Rupert Brooke was still an apprentice poet in 1915 when he died, aged 28, of blood poisoning, having never seen the military action he had romanticised in the five sonnets that culminate in The Soldier. He had worked devotedly to perfect his writing since his schooldays, but the various strands of his talent were never brought together, and his self-dramatising tendencies remained like a lingering adolescence. He was an above-average Edwardian poet who might have travelled farther towards modernism had he lived, though it's perhaps more likely that he would have turned to the novel.
His prosodic instincts are conventional, but his imaginative world is richer than the anthology favourites suggest. More than once he risked unglamorous and even grotesque poetic subjects (A Channel Passage describes seasickness, for example), and he might have made an excellent war poet, instead of a vacuously patriotic one, had he written not from the position of innocence but from experience. In this week's poem, Heaven, he shows a rather nice line in succinct, neo-Augustan satire. Some corner of English poetry will be, forever, The Soldier – but Heaven is a more deserving and original candidate for immortality.
There's also an earlier poem about fish (called, simply, Fish), suggesting that Brooke had a real affinity with these creatures. Fish becomes overblown when metaphor swamps observation and the fish turns into a strange symbol of oceanic youthful ecstasy ("You know the sigh, the song of love!" etc), but it contains some good if unpolished writing: "In a cool curving world he lies/ and ripples with dark ecstasies./ The kind luxurious lapse and steal/ shapes (sic) all his universe to feel/ And know and be; the clinging stream/ Closes his memory, glooms his dream …" The fish, perfectly at one with his curving world, "fades to some dank sufficient heaven" – and perhaps this is where the idea for the later poem begins.
In Heaven, the imagination-loaded fish has been scaled, scrubbed, gutted, and picked to a clean skeleton. The earlier poem furnished the fish-mind with the exquisite sensuous experience of a young poet in love; this poem humanises the fish-mind so as to mock pious silliness. It couldn't accurately be called a revision, because it's a completely different poem. However, the earlier poem surely laid the foundation of Brooke's technical assurance here. There is no struggle: he says what he wants to say wittily and memorably.
In fact, he mocks the literary excesses that he himself too often enjoyed. There are numerous bathetic exclamations and near-oxymoronic phrases such as "paradisal grubs", "unfading moths" and "the worm that never dies," exposing the shoddier rhetorical sides of both piety and poetry.
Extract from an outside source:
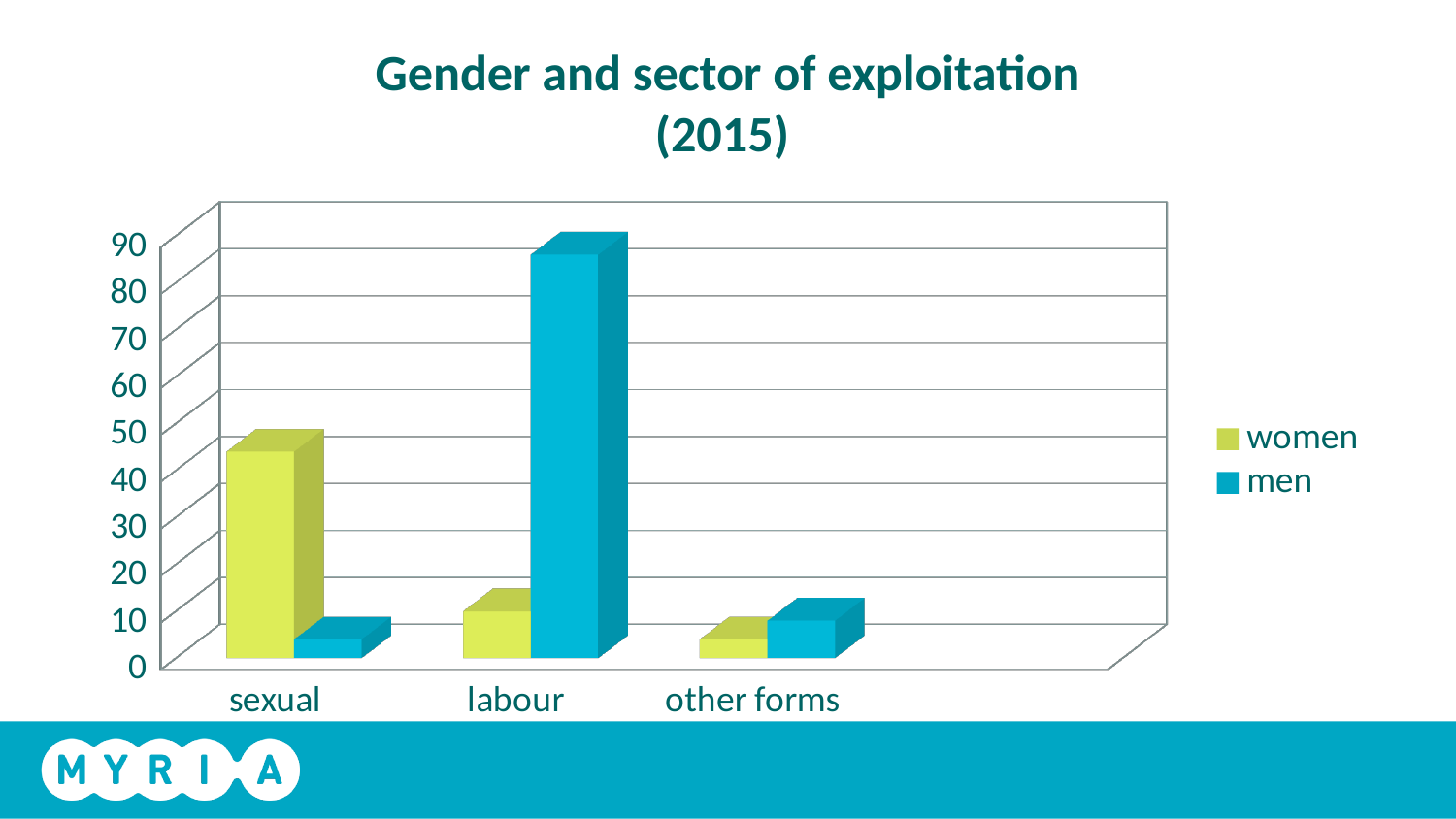
Which bar is the tallest in the whole chart? men, labour Which category has the highest bar for women? sexual How many series does the legend list? 2 What kind of chart is shown on the slide? bar chart Is the value for men in the labour category greater or less than 70? greater Is the value for women in the sexual category greater or less than 30? greater In the labour category, which is larger, the value for women or for men? men In the sexual category, which is larger, the value for women or for men? women Which category has the highest bar for men? labour What is the title of the chart? Gender and sector of exploitation (2015) How many sector categories are shown on the x axis? 3 Is the value for women in the labour category greater or less than 20? less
The vocabulary is rich, but simple enough, with the tendency to use fancy verbiage outgrown, or at least wisely channelled. "Squamous" is both exact and unexpected, and beautifully placed in the list of deific adjectives.
The poem about seasickness (and, of course, love), A Channel Passage, ends with the awkwardly comical, even comically awkward, couplet:
"And still the sick ship rolls. It's hard, I tell ye,/ To choose 'twixt love and nausea, heart and belly." Brooke's risky, and badly handled, honesty to experience is a mature virtue in the making. It's a quality worlds away from sentimentality and jingoism, and would have made him into a different and far more considerable writer than the one we remember.
Heaven
Fish (fly-replete, in depth of June,
Dawdling away their wat'ry noon)
Ponder deep wisdom, dark or clear,
Each secret fishy hope or fear.
Fish say, they have their Stream and Pond;
But is there anything Beyond?
This life cannot be All, they swear,
For how unpleasant if it were!
One may not doubt that, somehow, Good
Shall come of Water and of Mud;
And, sure, the reverent eye must see
A Purpose in Liquidity.
We darkly know, by Faith we cry,
The future is not Wholly Dry.
Mud unto mud! – Death eddies near –
Not here the appointed End, not here!
But somewhere, beyond Space and Time,
Is wetter water, slimier slime!
And there (they trust) there swimmeth One
Who swam ere rivers were begun,
Immense, of fishy form and mind,
Squamous, omnipotent and kind;
And under that Almighty Fin,
The littlest fish may enter in.
Oh! Never fly conceals a hook,
Fish say, in the Eternal Brook,
But more than mundane weeds are there,
And mud, celestially fair;
Fat caterpillars drift around,
And Paradisal grubs are found;
Unfading moths, immortal flies,
And the worm that never dies.
And in that Heaven of all their wish,
There shall be no more land, say fish.
(1913)
• The Collected Poems of Rupert Brooke, with an introduction by Gavin Ewart, and including Edward Marsh's valedictory Memoir, were published by Macmillan in 1992.